NADIS data can highlight potential livestock disease and parasite incidences before they peak, providing a valuable early warning for the month ahead.

NADIS disease bulletins are written specifically for farmers, to increase awareness of prevalent conditions and promote disease prevention and control, in order to benefit animal health and welfare. Farmers are advised to discuss their individual farm circumstances with their veterinary surgeon.

NADIS Sheep Disease Focus – January 2006

Chlamydial (Enzootic) Abortion of Ewes

Chlamydial (enzootic) abortion is one of the two most commonly diagnosed causes of ovine abortion in the UK, which costs the sheep industry about £15 million per year. 

Ewes become infected by ingestion or inhalation of the bacterium Chlamydophila abortus from an environment contaminated by infected placentae or vaginal discharge. 

The outcome following infection is dependant on the ewe’s immune status and stage of pregnancy. 

  • ewes which have previously aborted due to chlamydial abortion are immune to further chlamydial abortions, but may continue to shed C. abortus in vaginal discharges following subsequent lambings
  • infection of susceptible ewes during the first half of pregnancy sometimes results in abortion during the final three weeks of the same pregnancy  (in practice this is uncommon, other than in flocks with both early and late lambing ewes)
  • infection of susceptible ewes during late pregnancy or when not pregnant usually results in abortion during the final three weeks of the subsequent pregnancy
  • surviving ewe lambs born to aborted ewes, or normal ewe lambs born to ewes which aborted during a previous season, become infected through licking/inhaling placental fluids/vaginal discharges on their coats and abort during their first pregnancy 
  • rams and wethers are not involved in transmission of infection

Chlamydial abortion typically occurs in the final 3 weeks of pregnancy. 

Ewes appear healthy until about three days before aborting, when they may stop eating and a red vaginal discharge is sometimes noted. 

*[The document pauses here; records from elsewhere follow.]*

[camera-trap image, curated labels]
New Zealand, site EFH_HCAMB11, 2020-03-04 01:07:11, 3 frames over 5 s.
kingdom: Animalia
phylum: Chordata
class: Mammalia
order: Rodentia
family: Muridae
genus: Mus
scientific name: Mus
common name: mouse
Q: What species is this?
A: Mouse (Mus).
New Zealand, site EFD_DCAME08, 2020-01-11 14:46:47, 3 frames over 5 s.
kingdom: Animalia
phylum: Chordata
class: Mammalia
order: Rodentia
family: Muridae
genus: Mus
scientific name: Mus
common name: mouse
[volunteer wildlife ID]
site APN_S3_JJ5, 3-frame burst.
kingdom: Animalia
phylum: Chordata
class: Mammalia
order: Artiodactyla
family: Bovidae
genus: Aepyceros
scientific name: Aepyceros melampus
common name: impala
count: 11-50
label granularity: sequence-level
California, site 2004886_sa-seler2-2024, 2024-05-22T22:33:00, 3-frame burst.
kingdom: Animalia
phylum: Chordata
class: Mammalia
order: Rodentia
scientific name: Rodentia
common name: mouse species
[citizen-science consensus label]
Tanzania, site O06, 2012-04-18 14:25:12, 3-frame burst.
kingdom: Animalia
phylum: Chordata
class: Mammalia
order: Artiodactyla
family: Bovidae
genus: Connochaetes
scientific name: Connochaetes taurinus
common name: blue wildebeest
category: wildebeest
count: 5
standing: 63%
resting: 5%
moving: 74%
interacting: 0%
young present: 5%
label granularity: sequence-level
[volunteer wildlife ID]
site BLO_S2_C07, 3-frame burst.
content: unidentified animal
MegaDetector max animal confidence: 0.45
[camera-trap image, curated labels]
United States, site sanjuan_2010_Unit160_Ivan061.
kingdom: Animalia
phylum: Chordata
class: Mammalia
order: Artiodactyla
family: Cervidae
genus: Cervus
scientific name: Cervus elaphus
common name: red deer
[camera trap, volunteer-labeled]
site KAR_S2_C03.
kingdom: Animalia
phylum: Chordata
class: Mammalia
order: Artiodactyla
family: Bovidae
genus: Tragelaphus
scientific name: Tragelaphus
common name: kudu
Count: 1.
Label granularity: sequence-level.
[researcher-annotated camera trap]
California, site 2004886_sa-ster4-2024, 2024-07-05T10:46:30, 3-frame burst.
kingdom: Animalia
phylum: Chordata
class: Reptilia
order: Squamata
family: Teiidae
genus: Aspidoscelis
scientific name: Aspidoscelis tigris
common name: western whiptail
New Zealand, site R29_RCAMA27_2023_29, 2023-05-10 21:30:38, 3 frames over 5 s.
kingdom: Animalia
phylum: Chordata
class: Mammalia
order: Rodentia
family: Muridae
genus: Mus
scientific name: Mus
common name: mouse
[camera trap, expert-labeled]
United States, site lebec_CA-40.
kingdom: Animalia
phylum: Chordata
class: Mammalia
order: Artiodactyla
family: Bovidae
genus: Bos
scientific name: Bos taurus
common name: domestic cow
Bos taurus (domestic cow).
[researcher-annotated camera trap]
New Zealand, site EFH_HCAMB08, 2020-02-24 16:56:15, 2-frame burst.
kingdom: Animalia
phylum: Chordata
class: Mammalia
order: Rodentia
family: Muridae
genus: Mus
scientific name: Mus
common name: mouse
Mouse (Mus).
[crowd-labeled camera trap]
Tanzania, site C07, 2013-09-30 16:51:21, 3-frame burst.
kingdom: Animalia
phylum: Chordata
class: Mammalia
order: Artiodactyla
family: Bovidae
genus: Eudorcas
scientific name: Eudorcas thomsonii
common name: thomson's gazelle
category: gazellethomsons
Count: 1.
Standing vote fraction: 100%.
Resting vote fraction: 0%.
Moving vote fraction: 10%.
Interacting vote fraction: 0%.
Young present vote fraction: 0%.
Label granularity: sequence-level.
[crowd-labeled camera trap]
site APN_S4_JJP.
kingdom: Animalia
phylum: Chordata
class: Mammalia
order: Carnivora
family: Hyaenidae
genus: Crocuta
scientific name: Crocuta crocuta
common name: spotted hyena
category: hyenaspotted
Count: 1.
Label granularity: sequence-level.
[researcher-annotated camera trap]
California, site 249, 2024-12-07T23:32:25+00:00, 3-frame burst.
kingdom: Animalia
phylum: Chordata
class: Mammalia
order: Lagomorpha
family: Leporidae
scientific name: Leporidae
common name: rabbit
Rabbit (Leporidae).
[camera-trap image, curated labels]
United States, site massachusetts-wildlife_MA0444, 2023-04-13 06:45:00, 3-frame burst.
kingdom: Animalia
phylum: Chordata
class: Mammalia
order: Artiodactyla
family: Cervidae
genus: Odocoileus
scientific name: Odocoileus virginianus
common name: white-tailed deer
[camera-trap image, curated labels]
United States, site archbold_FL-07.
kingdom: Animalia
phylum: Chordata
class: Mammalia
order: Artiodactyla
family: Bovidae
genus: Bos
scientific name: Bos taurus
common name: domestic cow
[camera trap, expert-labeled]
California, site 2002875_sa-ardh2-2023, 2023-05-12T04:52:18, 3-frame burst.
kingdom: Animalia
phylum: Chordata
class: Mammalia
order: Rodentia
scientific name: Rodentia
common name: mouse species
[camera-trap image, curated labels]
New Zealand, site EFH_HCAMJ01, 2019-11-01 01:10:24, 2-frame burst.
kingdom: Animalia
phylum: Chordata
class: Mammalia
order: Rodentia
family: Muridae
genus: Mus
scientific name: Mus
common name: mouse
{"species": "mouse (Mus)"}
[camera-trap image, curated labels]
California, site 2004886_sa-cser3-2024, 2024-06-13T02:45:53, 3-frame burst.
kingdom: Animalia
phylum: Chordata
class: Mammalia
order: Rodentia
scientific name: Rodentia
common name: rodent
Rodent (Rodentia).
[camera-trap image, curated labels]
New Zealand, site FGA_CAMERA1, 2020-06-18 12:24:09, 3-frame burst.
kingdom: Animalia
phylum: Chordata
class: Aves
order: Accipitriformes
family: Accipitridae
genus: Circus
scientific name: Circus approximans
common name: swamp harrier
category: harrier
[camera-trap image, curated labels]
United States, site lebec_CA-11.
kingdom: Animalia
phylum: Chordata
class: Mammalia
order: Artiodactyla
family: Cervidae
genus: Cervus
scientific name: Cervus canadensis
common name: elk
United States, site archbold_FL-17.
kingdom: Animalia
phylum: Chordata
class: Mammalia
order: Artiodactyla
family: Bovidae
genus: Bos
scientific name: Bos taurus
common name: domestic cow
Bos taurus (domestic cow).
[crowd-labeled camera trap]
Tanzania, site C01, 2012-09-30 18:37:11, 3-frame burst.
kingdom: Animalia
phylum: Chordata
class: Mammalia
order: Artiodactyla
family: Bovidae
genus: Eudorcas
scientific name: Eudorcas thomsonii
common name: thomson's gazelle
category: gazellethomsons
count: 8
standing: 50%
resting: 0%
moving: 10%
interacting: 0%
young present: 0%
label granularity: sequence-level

Lambs may be born dead and decomposed, freshly-dead or alive. 

Live-born lambs are often weak, pot-bellied and unable to suckle, and are susceptible to starvation, hypothermia and neonatal diseases. 

Varying amounts of discoloured uterine discharge are present for several days after abortion, but are ewes are otherwise healthy. 

Retained placenta and consequent metritis sometimes follow.
 
The diagnosis of chlamydial abortion is based on the laboratory demonstration of C. abortus on aborted placentae. 

Your vet can advise you on the most appropriate samples to submit. 

Prevention of chlamydial abortion in clean flocks

The disease is usually introduced with purchased sheep; orphan lambs and breeding replacements are the most common sources. 

Occasionally foxes or seagulls are blamed for carrying aborted placentae onto neighbouring farms.

  • maintain a closed ewe flock (not an option for most crossbred ewe flocks)
  • never buy in orphaned lambs
  • only purchase replacement ewe hoggs and gimmers from accredited-free sources (Premium Health Scheme)
  • isolate any aborted ewes
  • investigate abortions if they occur in more than 1% of the flock (submit lambs and placentae) 

Control in known infected flocks

The primary source of infection is the aborted lamb and placenta. 

Ewes may have a vaginal discharge for about three weeks following abortion, which is also a source of infection and aborted live lambs carry the infection on their coats for several days. 

Other sheep become infected when they lick or inhale any of the above.   

  • immediately isolate all aborted ewes and their lambs
  • remove contaminated bedding from lambing pens
  • 20 mg/kg of long-acting oxytetracycline administered to the ewes approximately 3 – 6 weeks before lambing may increase the proportion of viable lambs born, but will not eliminate the abortion problem
  • vaccination.  

Elimination of chlamydial abortion from an infected flock is very difficult, however the level of infection can be significantly reduced using a combination of purchasing accredited-free replacement ewes, running replacements as a separate flock at lambing, hygiene at lambing and vaccination.

Vaccination

Modern vaccines have been shown to very effective for the prevention of chlamydial abortion in previously unexposed sheep. 

Experimental data also indicate that vaccination may reduce the risk of abortion in infected ewes in the face of an outbreak. 

Ideally all animals are vaccinated once in the first year and in subsequent years breeding replacements are vaccinated once at any time up to 4 weeks before mating.  (The inactivated vaccine can also be given from 4 weeks after ram removal.)

Premium Health Scheme

The Premium Health Scheme is a national, voluntary, farmer-led programme with the aim of supplying buyers with breeding replacement ewes free of chlamydial abortion. 

The scheme has about 2000 members and represents about 7% of the national breeding flock. 

Your vet can provide you with more information about the Premium Health Scheme.